:: TEXT UNDER STUDY ::
▽

The Fun Max team also launched The Fun Glossary, a weekly Instagram series that educates students about psychological terms that can help them in their wellness journeys. Through bright infographics and easy-to-understand language, The Fun Glossary makes complex psychological terms accessible to the student body and teaches students how to incorporate these terms into their everyday lives. 

Beers noted that many of the terms highlighted on their social media are ones that personally resonated with him when he learned them through taking various psychology classes or talking with his mother. 

“[The Fun Glossary is] just things that I, over the years, have been like, ‘Okay, this is helpful, it helps me a lot. I’d like for other people to know this,’” Beers said. 

Now, The Fun Glossary is primarily spearheaded by Kasey Pataki ’24 and Rebekah Cohodas ’23, other Wellness Ambassadors that Beers works closely with. Beers also credited Anne-Ryan Gareis ’25, Audrey Murcko ’25, and Integrative Wellness Manager Lindsay Heck for the integral roles they serve as members of the Fun Max team.

Along with Instagram, TikTok serves as a vital avenue for the dissemination of Fun Max’s messaging. Beginning with Beers’ iconic line, “Hey, I’m with So-And-So, and this is what they do for fun,” Beers often films these mini student showcases on his TikTok in which he asks another student what they do for fun on campus to maintain a positive wellbeing and often engages in the task they name with them. 

COURTESY PHOTO // MAX BEERS

While the Fun Max TikTok began as a lighthearted venture for Beers to interact more with the student body, it yielded the Fun Max team a material benefit they had never expected: a sponsorship with Silly Bandz. After Silly Bandz took notice of a TikTok that Beers made with his friend Bryce Early ’22, who shared that giving away free Silly Bandz was how she liked having fun, Silly Bandz reposted the TikTok on all of its socials and website and sent Beers hundreds of Silly Bandz in support of the Fun Max cause after the two got in contact with one another.

Looking to brighten fellow students’ days with a free burst of nostalgia, the Fun Max team then set up shop on campus and re-gifted the Silly Bandz to passersby during finals week.

“The big thing we did was get 600 Silly Bandz and gave people free Silly Bandz under the pretense that all they had to do was just tell us, how are you taking care of yourself during finals?” Beers said. 

Now having an established presence on social media, the Fun Max team’s next goal is expanding their outreach beyond the digital sphere.

“A lot of the work that we’re doing now is trying to figure out how we can diversify and try and reach people that aren’t seeing everything we post,” Beers said. “And part of that is we’re on the William and Mary website now, which is awesome. I think that that’s something that I never thought would happen in my time at William and Mary — having my face on a website. But then there’s just trying to put up literal, physical fliers and just trying to get the information out in as many methods as possible so that people will have as many ways as possible to see the message and try to engage with it.”

△

:: DATA SECTION ::
▽

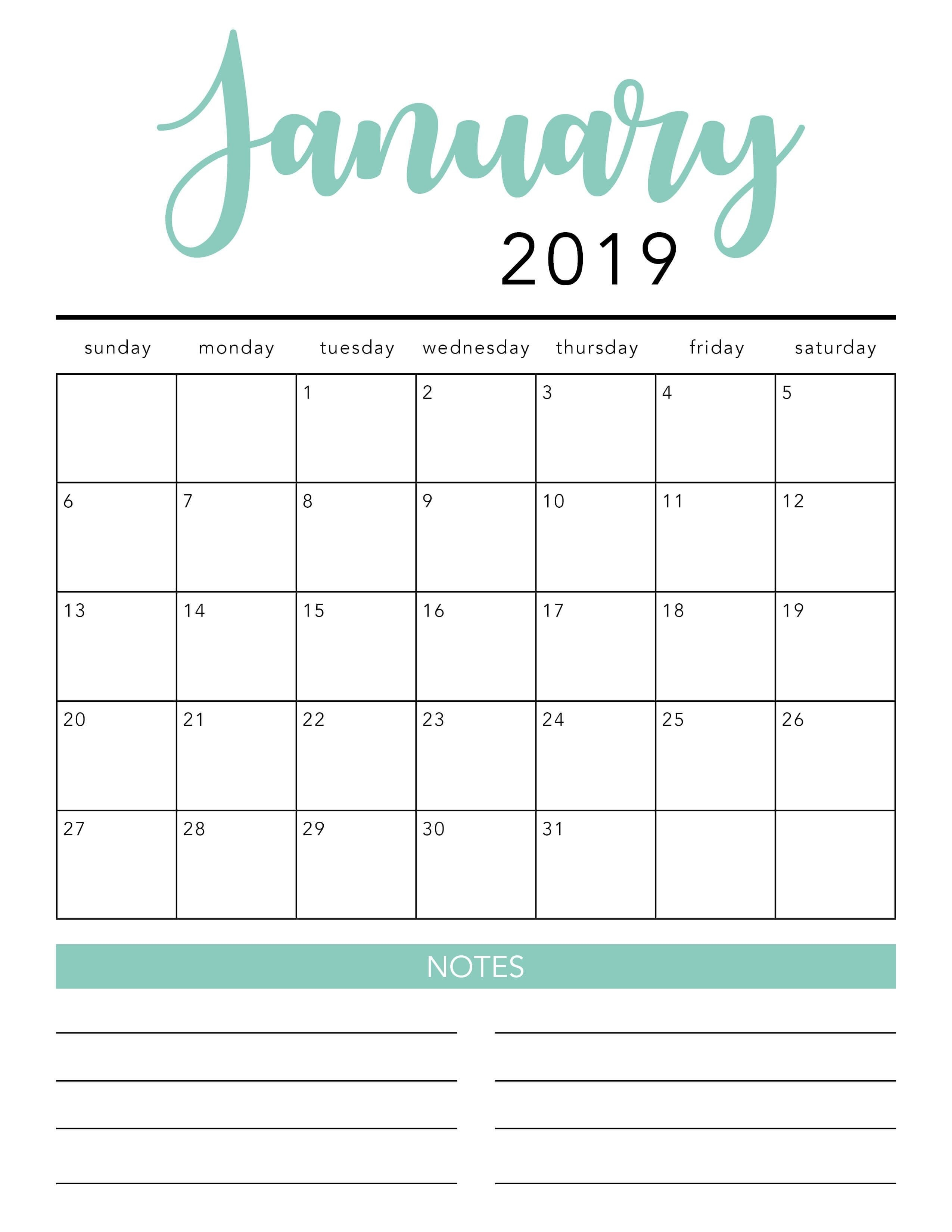 Free 2020 Printable Calendar Template (2 Colors!) - I Heart-Blank Monthly Calendar Printable 2020 Bills Schedule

△

:: PROBLEM SET ::
#1 Reproduce the Fun Max article word for word from "COURTESY PHOTO //" to "with one another.".
#2 In the Fun Max article, who primarily leads The Fun Glossary now?
The material comes from a different source than the Fun Max article.

:: EXERCISE RESULTS ::
#1
COURTESY PHOTO // MAX BEERS

While the Fun Max TikTok began as a lighthearted venture for Beers to interact more with the student body, it yielded the Fun Max team a material benefit they had never expected: a sponsorship with Silly Bandz. After Silly Bandz took notice of a TikTok that Beers made with his friend Bryce Early ’22, who shared that giving away free Silly Bandz was how she liked having fun, Silly Bandz reposted the TikTok on all of its socials and website and sent Beers hundreds of Silly Bandz in support of the Fun Max cause after the two got in contact with one another.

#2 Kasey Pataki ’24 and Rebekah Cohodas ’23.